EXERCISE PROMPT ::
Go to the line containing "Champion Men's Michigan" below; retype it and all following lines exactly, and leave out the pictures.

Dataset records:
- Opening Delimiter -

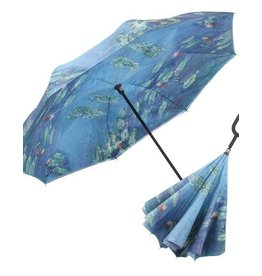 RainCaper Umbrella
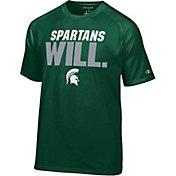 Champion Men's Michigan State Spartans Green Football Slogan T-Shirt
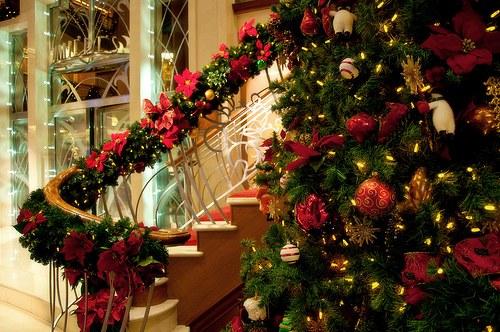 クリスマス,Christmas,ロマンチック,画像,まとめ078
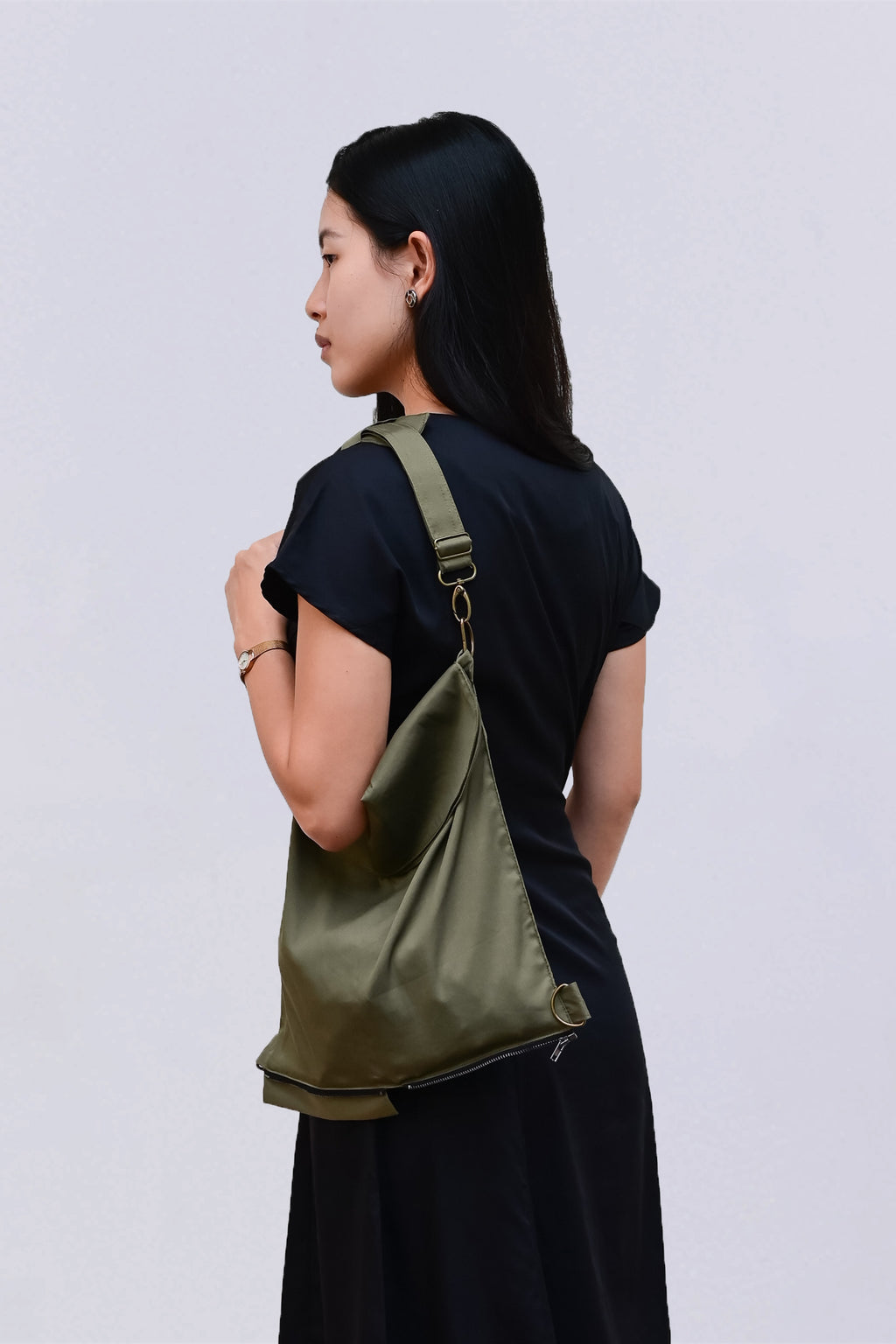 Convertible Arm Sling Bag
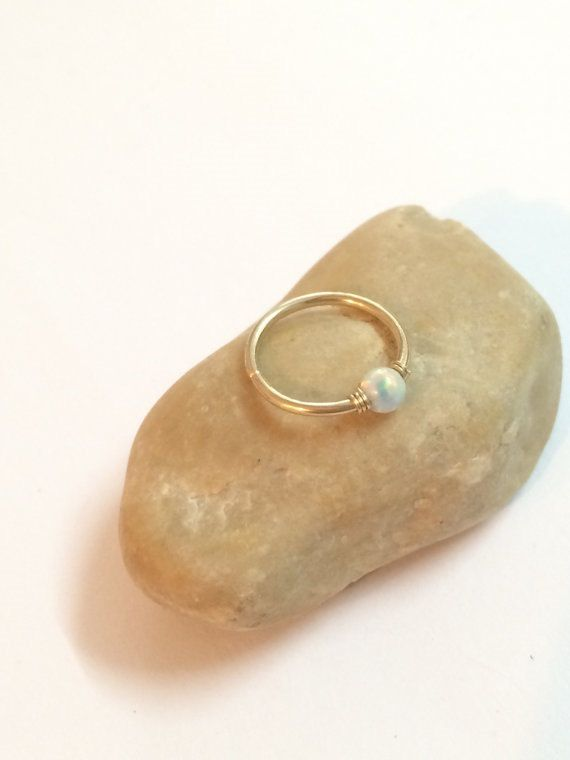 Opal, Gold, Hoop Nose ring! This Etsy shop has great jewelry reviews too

- Closing Delimiter -

RESULT BELOW ::
 Champion Men's Michigan State Spartans Green Football Slogan T-Shirt
 クリスマス,Christmas,ロマンチック,画像,まとめ078
 Convertible Arm Sling Bag
 Opal, Gold, Hoop Nose ring! This Etsy shop has great jewelry reviews too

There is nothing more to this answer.